The solution to this is already partially implemented in the form of style control. To combat models spewing out false information with high confidence and sycophancy to bait users into getting them upvotes, AI Arena punishes models for doing so by placing them lower on the leaderboard than their raw upvote elo would suggest. In the same way, models with high failure rates, high latency and slow speed should also be placed lower on the list. I would argue that this is even easier to implement because the technical quality of a model is an objective metric. Drawing the line for what is style over substance in LLM responses is a lot harder than simply counting the failure rate.

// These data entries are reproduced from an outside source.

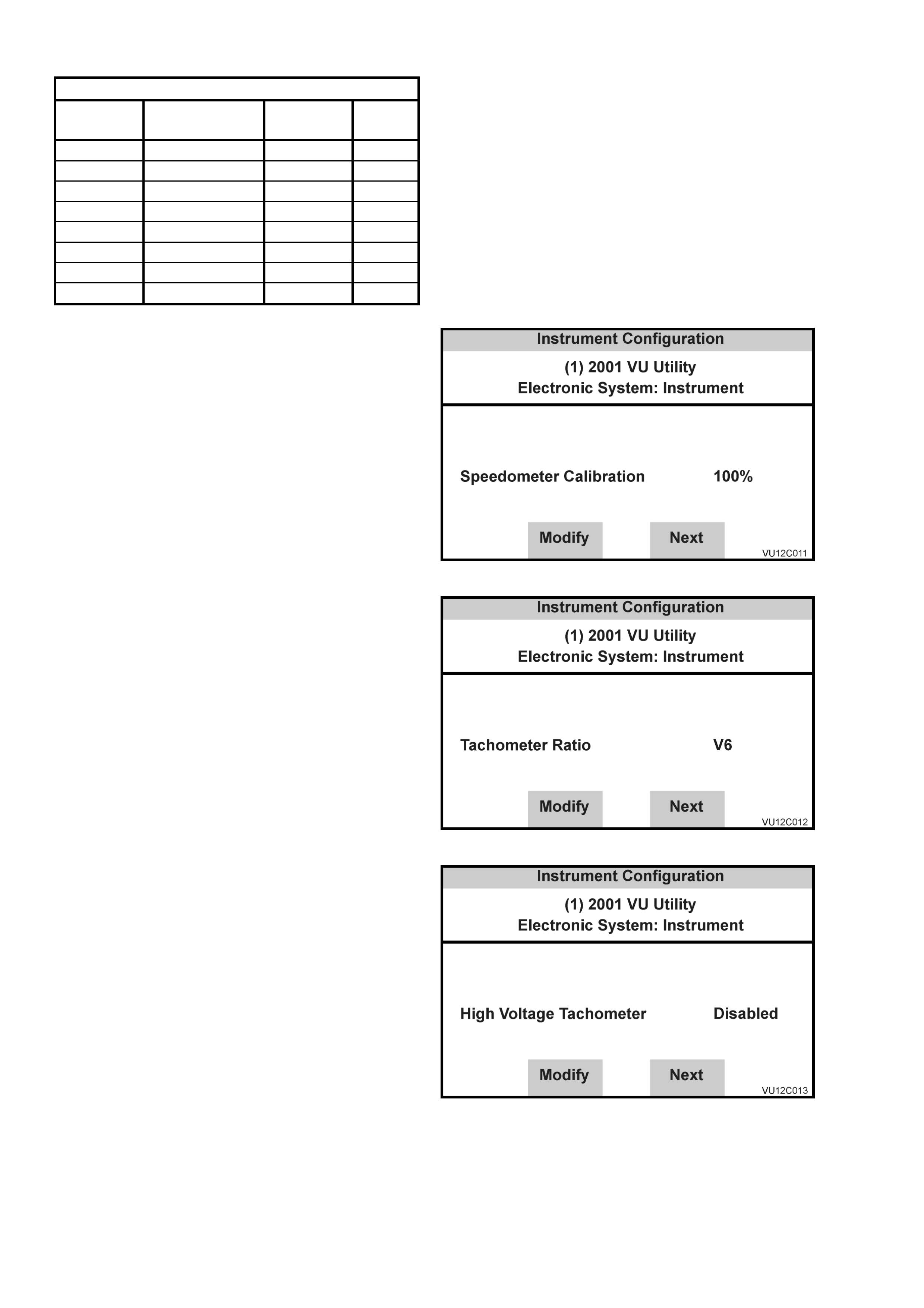 Instrument Configuration
(1) 2001 VU Utility
Electronic System: Instrument

Speedometer Calibration 100%

Modify Next

VU12C011

Instrument Configuration
(1) 2001 VU Utility
Electronic System: Instrument

Tachometer Ratio V6

Modify Next

VU12C012

Instrument Configuration
(1) 2001 VU Utility
Electronic System: Instrument

High Voltage Tachometer Disabled

Modify Next

VU12C013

If Gemini is incapable of ending its responses, resulting in infinite insanity loops, that’s a flaw in the model and should be visible on the leaderboard.

If my model requires a bunch of retries until it answers a prompt, that should be tracked and punished. The same goes for all other ways in which a model can be bad apart from judging its answers if it eventually gives one.

Furthermore, if a model fails a number of retries in a chat, it should automatically receive a downvote and be swapped for another random model. That way, a user can be sure that their query will get answered eventually. The uncertainty when using LM arena is a huge blow to its usability. If I can be sure that my prompt is getting answered by a working model eventually, then I am fine with waiting a bit. If I have to constantly babysit the tab because I might have to manually click retry or pose the same question in a new chat again, then I am much more likely to just use another chat application.

Finally, I propose a minimum reliability threshold to be even included on the leaderboard. If a model is under that threshold it should not be served to users. It would be cool if AI Arena could run automated tests for model reliability and then start serving the model to users again once it reaches acceptable levels of reliability.

Maybe AI Arena should go easy on the vibe coding

Not all the quirks with AI Arena are caused by model providers with bad incentives. Some of them seem to be bad code on their end. Sometimes chats hang indefinitely until I refresh the page, which then suddenly pops up the entire answer. This means that AI Arena did receive an answer from the model provider, it just forgot to relay that answer to me. This should not happen. AI Arena has more money than OpenWebUI and T3.chat combined. OpenCode can show me model failures in real time and has binary exponential backoff; any application dealing with very unreliable APIs should have some way of dealing with that in a way that isn’t just giving up and not telling the user, or retrying without telling the user until they refresh the page.

Please fix. Even if all current employees of AI Arena are vibe coders, I know you have the money to hire real developers to fix this. It’s doable, there are hundreds of Open Source projects doing this better.

A side note

I get the idea behind style control

I do recognize that LLMs should not be trained to produce things which look correct only if you don’t know if they actually are.

That said, the fact that I have two models answering the same question means that unless both are making the same error, I recognize that something is wrong. The model which very confidently claims to know exactly what it is talking about while I know that it likely isn’t gets it an instant downvote.

There is value in providing information in a format which is pleasant to read. If the information is correct, but incomprehensible to me unless I spend a ton of work then this is a fault with the model. Outputs like that lead to code which nobody bothers to read because it ‘sort of works’ and incorrect information being skimmed over.

LLMs need human supervision, and discouraging that by making models unpleasant is bad.

On every new release, people are lamenting how the creative writing capabilities of models decline further and further, and we might have gone too far in the other direction from Llama 4.

Most models nowadays put out acceptable tool calls and very recognizable non-sensical prose inbetween those. Maybe this is a good thing, I’d rather have them do work than try to be my friend. I don’t know why this section is here. Just food for thought I guess.